Physics

This course covers reflection and refraction, polarization, plane and spherical mirrors, thin lenses, and optical instruments. It also examines interference phenomena—including Young’s experiment, thin films, and interferometers—as well as diffraction from single slits, circular apertures, double and multiple slits, and diffraction gratings. Additional topics include lasers and optical fibers. Prerequisites: Electromagnetism and Physics III.

This course will introduce the principles of kinetic theory and thermodynamics.
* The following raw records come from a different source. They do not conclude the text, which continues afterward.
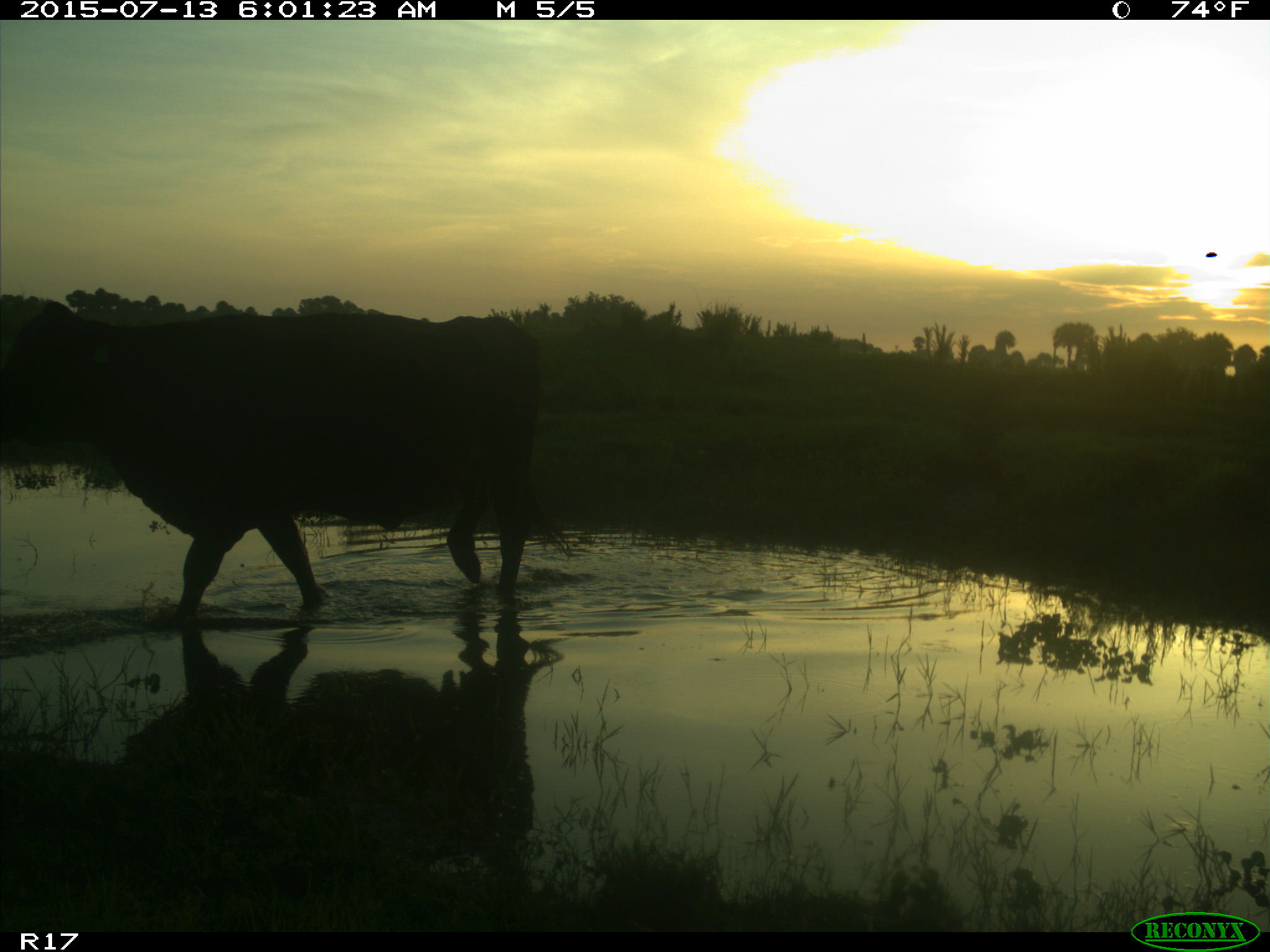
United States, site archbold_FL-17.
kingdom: Animalia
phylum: Chordata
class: Mammalia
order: Artiodactyla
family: Bovidae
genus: Bos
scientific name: Bos taurus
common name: domestic cow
Students learn to use the zeroth law of thermodynamics to describe scales of temperature; use the first law of thermodynamics to investigate changes in internal energy, involving the exchange of heat and/or work; apply the second law to heat engines and calculations of efficiency; show how the second law leads to the concept of entropy; use thermodynamic potentials for different thermodynamic conditions; and basics of kinetic theory.

This course is designed to acquire knowledge of fundamental and advanced concepts in optics, and a general understanding of when and how these concepts are possible and appropriate to use. The course deals with optical devices and their operation and aims to provide students with practical knowledge in optical design using a ray-tracing program. The course has the following content. Every topic is coupled to a chapter or parts of a chapter in the course book: Ray optics, matrix formulation; Wave optics, interference; Fourier optics, diffraction; Electromagnetic optics; Anisotropic media; Polarization, Jones matrix formalism; and Optics of layered media and photonic crystals.
 

This course covers an in-depth understanding of the physics and principles behind lasers. The course covers the theoretical foundations of beam optics, cavity optics, light–matter interaction, laser amplifiers, and laser systems. Furthermore, the course aims for the student to gain both fundamental knowledge and practical skills necessary to study and apply lasers in scientific and technical contexts.
 

This course covers solutions to Maxwell’s equations and the wave equation, including plane waves, reflection, and refraction. Topics also include the Poynting vector, radiation–matter interactions, and models of conductivity and refractive index. The course further examines radiation from an oscillating dipole and from point charges.

The course contains description of those planets and those among their moons in the solar system that can be envisioned to have physical and/or chemical preconditions to develop life. The development of the earliest lifeforms on Earth, and extreme environments for present-day life on the bottom of the oceans, around hot springs, deep underground, in permafrost, or in radioactive environments. Design of space probes, as well as experiments to study biologically relevant environments on other planets. Analysis of extraterrestrial material in the laboratory, and risks for spreading organisms between different planets. Current and planned instruments and methods to find and to study planets around other stars. Development over geological ages of different planets together with their host star and the development of their atmospheres and climates. The search for intelligent life in the Universe, and possible philosophic and other consequences of a possible discovery thereof. The prerequisites required for admission to the course are at least 60 credits of approved courses within the faculties of either science, technology and/or medicine.

This course comprehensively introduces the physics of stars. It explores the fundamental principles that govern the structure, evolution, and final fate of stars. The following topics are covered: 

1. How to measure stellar parameters. 

2. Stellar atmosphere and radiative processes.  

3. Fundamental equations of stellar evolution.  

4. Stellar interiors.  

5. Stellar stabilities.  

6. Formation of stars.  

7. Overview of stellar evolution.  

8. The end of stars.  

9. Compact objects. 

This course covers an overview of solid-state microanalysis methods, including elastic and inelastic scattering, identification of phases by morphology, chemical composition, electron diffraction, and microscopy. Principles and functions of different types of microscopes for materials analysis as well as spectroscopy for elemental analysis, analysis of spectra are also reviewed. Methods for surface analysis: Atomic force microscopy, scanning tunnelling microscopy, LEED, X-ray photoelectron spectroscopy (XPS) are covered.

This course covers analytic functions, special functions (gamma function, Bessel functions, Legendre polynomials and spherical harmonics), Fourier series and Fourier transforms, Laplace transforms, Ordinary differential equations, partial differential equations, and green functions.

This lecture conveys the biophysical bases for the description and understanding of the structure, dynamics, and functions of biological molecules. Topics include an introduction to biological macromolecules; structure of complex biomolecules; self-organization of proteins and membranes through hydrophobic forces; ions, protonation, and protein electrostatics; introduction to calculations of molecular mechanics; protein folding and predicting structure; and motor enzymes and nanometer-scale movement.